Certainly, the country’s development aspirations necessitate progressive improvement of our human resource capacity. Indeed, realizing the economic transformation envisioned in our development blue-prints requires that we improve the quality and relevance of the skills of our workforce, and in particular the youth, upon whom the country will depend on in the medium and long-term.

As such, the education sector must effectively deploy strategies that will align with the SDG number 4 that seeks to ensure inclusive and equitable quality education and promote life-long learning opportunities for all. Here, the thematic target areas are wide ranging from childhood education to technical, vocational, tertiary and adult education; and equity issues and facilities just to mention but a few. What this portends is that we must brace ourselves for and keep awake to a prolonged season of continued education reforms in Kenya.

There are many priorities to focus on, but in my opinion, key areas of attention should include: improvement of infrastructure in learning institutions to address existing gaps and ease of strain of the existing facilities; deepening curriculum and examination assessment reforms at all levels;  enhancement of grants to improve access to education particularly for the poor; integration of ICT at all levels; promotion of science, technology and innovation; provision of teaching and learning material, especially for the newly rolled-out curriculum; improving and expanding the Technical and Vocational Education and Training (TVET) Colleges with a clear focus on equipping the youth with relevant skills required to transform our labourforce; addressing equity issues; and improving governance to minimize misappropriation of funds in the sector institutions.
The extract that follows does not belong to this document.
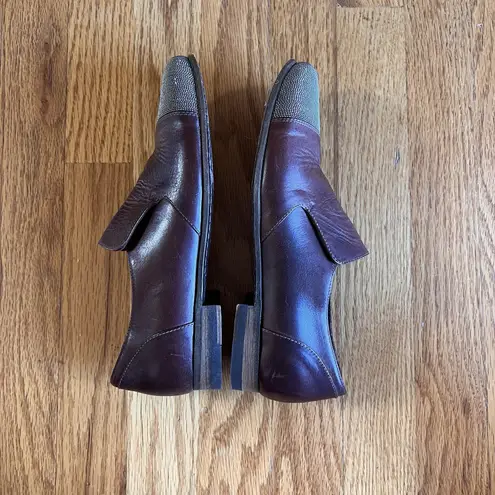 Brunello Cucinelli Metallic Cap Toe Leather Flats Burgundy Slip-On Loafers 36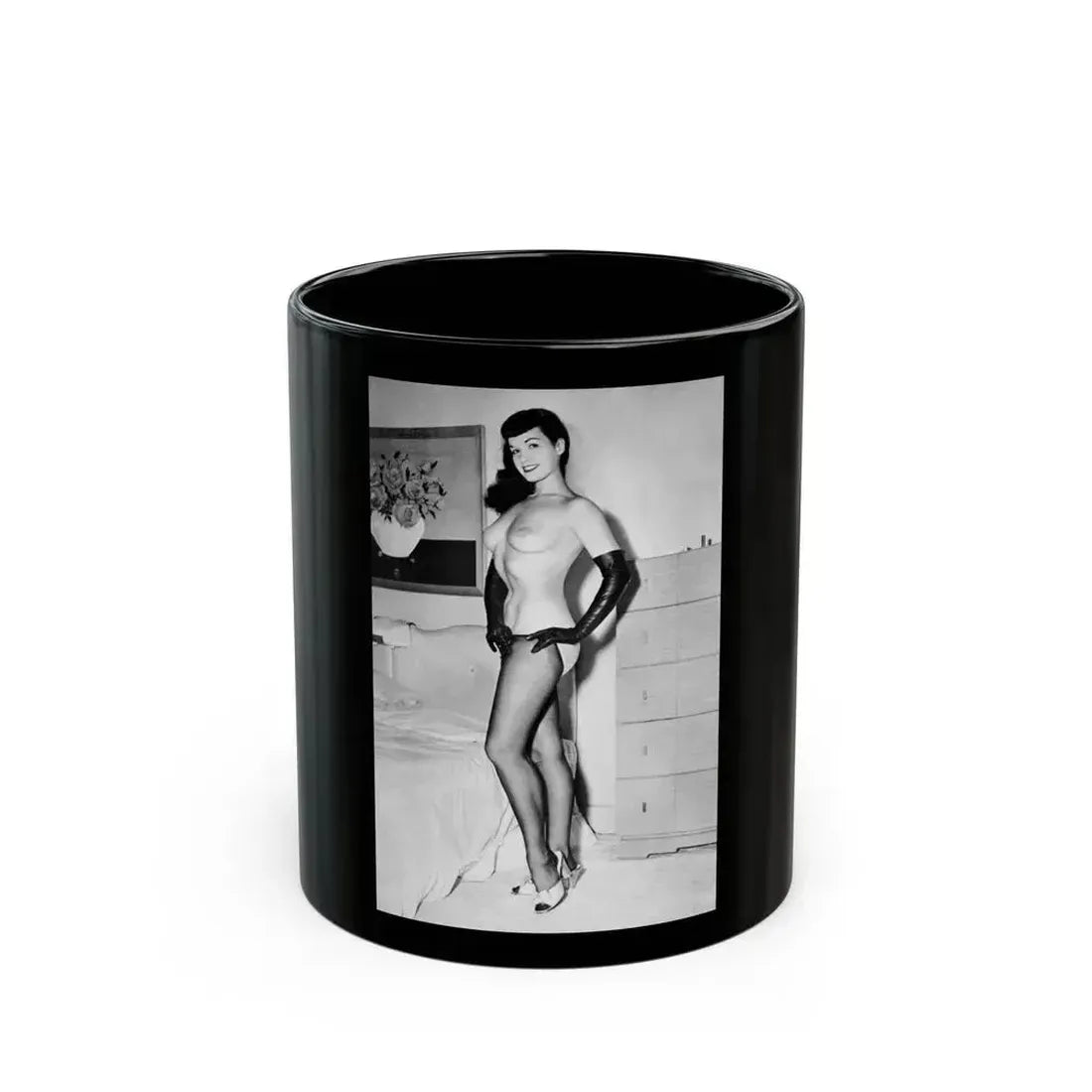 Bettie Page #666 (Vintage Female Icon) Black Coffee Mug 11oz - Go Mug Yourself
Kenyans are already enjoying some fruits from the reforms initiated since early 2000, and carry even greater expectations that coherent reforms will be sustained in all levels of education. This way, we can improve our NER, realize effective progression of learners from one level to another and churn out an appropriately skilled labourforce that can drive the ever elusive industrial transformation in this country. Furthermore, recognizing that education underpins all the 17 SDGs, the work of the Ministry of Education needs to be anchored on innovative and integrated planning. The positive thing is that there is some fair level of goodwill among Kenyans and other local and international stakeholders. Moreover, although the education largely remains the responsibility of the National Government, opportunities for collaboration with County Governments should be exploited towards a more effective and efficient education sector. Over to you Amb. Amina Mohamed.